Print the complete set of entries exactly.

** Opening RECORDS SHOWN block **

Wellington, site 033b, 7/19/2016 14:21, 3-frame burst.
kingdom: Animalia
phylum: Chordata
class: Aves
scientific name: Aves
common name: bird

** Closing RECORDS SHOWN block **

- _RESULT FOR THIS TASK_:
Wellington, site 033b, 7/19/2016 14:21, 3-frame burst.
kingdom: Animalia
phylum: Chordata
class: Aves
scientific name: Aves
common name: bird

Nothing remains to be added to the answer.